These days all too often boats tend to be assessed by their size rather than by their style. But there was a time when the likes of Sophia Loren and Richard Burton, Anita Ekberg and Sean Connery thought smaller and considerably chicer: their choice was an Aquarama, a Triton or an Ariston, one of the craft by Riva, Italian boatbuilder since 1842.
Hand-built with mahogany decking – apparently scrubbed to a mirror shine by some leathery deckhand – luxe seating and a seat configuration that made it more the water’s answer to a Ferrari, a Riva seemed conceived for cutting across Lake Como or cruising Venetian canals.
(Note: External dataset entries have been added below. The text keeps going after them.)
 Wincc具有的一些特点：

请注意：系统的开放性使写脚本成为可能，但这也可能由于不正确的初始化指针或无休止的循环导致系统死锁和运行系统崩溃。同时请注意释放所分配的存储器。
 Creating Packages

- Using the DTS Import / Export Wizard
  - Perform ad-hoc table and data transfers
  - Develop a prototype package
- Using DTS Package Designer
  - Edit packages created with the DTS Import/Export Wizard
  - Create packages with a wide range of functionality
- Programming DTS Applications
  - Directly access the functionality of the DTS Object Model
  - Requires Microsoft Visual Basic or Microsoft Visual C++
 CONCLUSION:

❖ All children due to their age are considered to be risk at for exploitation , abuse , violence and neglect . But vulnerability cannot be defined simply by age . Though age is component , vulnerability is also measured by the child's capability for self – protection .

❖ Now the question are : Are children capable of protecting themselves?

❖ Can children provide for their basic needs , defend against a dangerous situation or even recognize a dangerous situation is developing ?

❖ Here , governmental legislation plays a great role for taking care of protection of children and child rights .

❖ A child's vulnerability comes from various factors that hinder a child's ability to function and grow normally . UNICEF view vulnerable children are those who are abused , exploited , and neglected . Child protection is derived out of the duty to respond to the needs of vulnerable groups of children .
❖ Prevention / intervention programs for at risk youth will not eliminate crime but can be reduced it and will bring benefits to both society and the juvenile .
Riva has become something akin to the Rolls-Royce of motorboats, bought as much as a brand as a vessel.
The Aquarama may have ceased production in 1996 – though 8m versions still change hands for anywhere between US$400,000 and $700,000 – and has since been superseded by more advanced craft from Riva. But its style lives on, having become of sufficient cultural capital that other boat-makers can’t help but reference it – even if it, in turn, had been inspired buy the Chris-Craft wooden speedboats of the 1920s and 1930s.
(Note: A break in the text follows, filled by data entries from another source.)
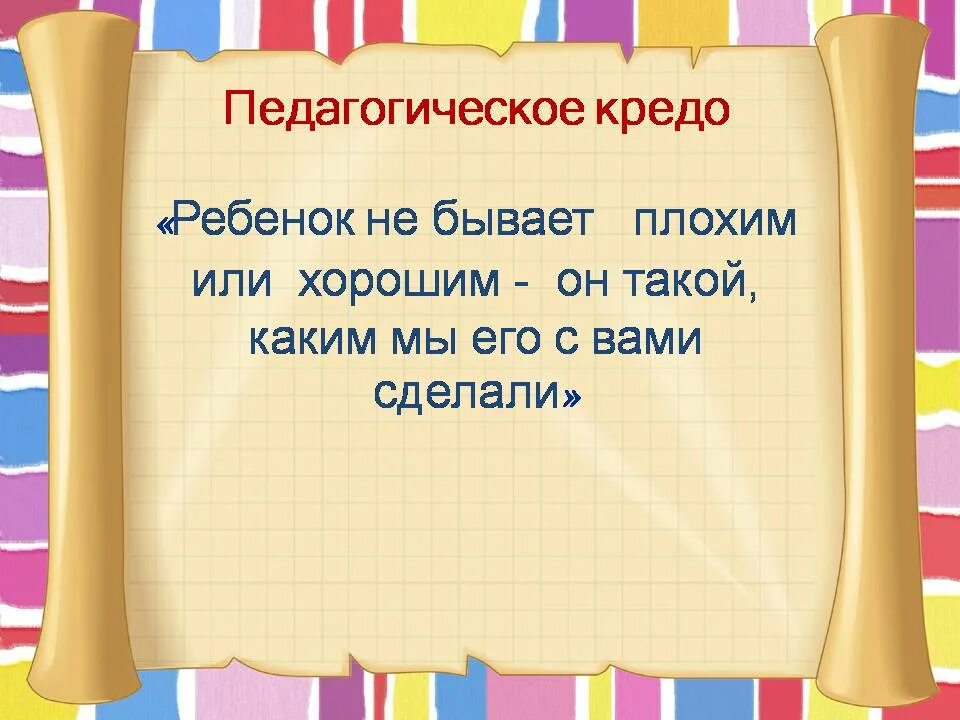 Педагогическое кредо

«Ребенок не бывает плохим или хорошим - он такой, каким мы его с вами сделали»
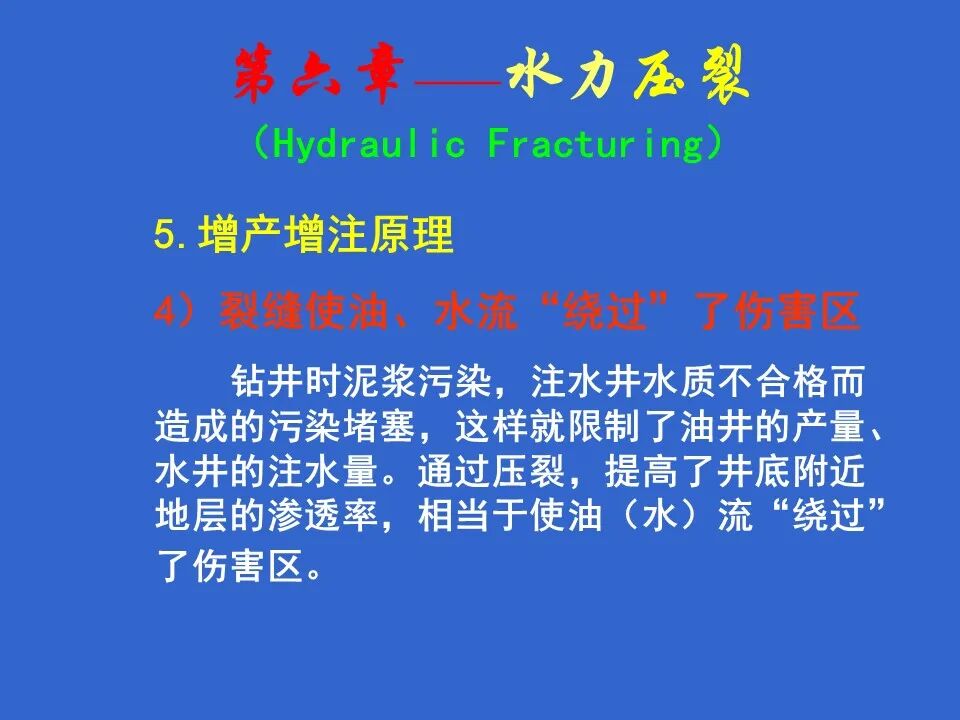 第六章——水力压裂

（Hydraulic Fracturing）

5.增产增注原理

4）裂缝使油、水流“绕过”了伤害区

钻井时泥浆污染，注水井水质不合格而造成的污染堵塞，这样就限制了油井的产量、水井的注水量。通过压裂，提高了井底附近地层的渗透率，相当于使油（水）流“绕过”了伤害区。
Take, for example, Beau Lake, the US maker of arguably the world’s most beautiful paddle-boards. It has now launched its two-seater boat, the Runabout, with a molded fibreglass tunnel hull – co-designed by one of the America’s Cup designers – an inlaid veneer deck, leather seats, hand-carved wooden tiller, integrated cooler and stainless steel driveshaft. The difference between this and a Riva? This is a pedal boat. Yes, that’s right, it’s a very upscale, US$20,000 version of the kind of molded fibreglass craft found on boating lakes, based on the idea first proposed by Leonardo da Vinci.
Why make an engine-free boat? Well, there’s the environmental benefit, of course. But this is a craft designed for those who live on calm lakes – much as the Riva Aquarama was – and who need a simple means of getting about on that lake: for fishing, for example, to get between properties on the shoreline, or as a hub from which to swim. It’s good exercise too.
It’s an idea that, while old, is catching on again. The Nauicraft Corporation, another pedal boat maker – whose Escapade model made it into the Guinness Book of World Records for completing a crossing of the English Chanel – even offers a four person version, as well as one in which the pedalling charges an electric battery, allowing for a rest should one need it.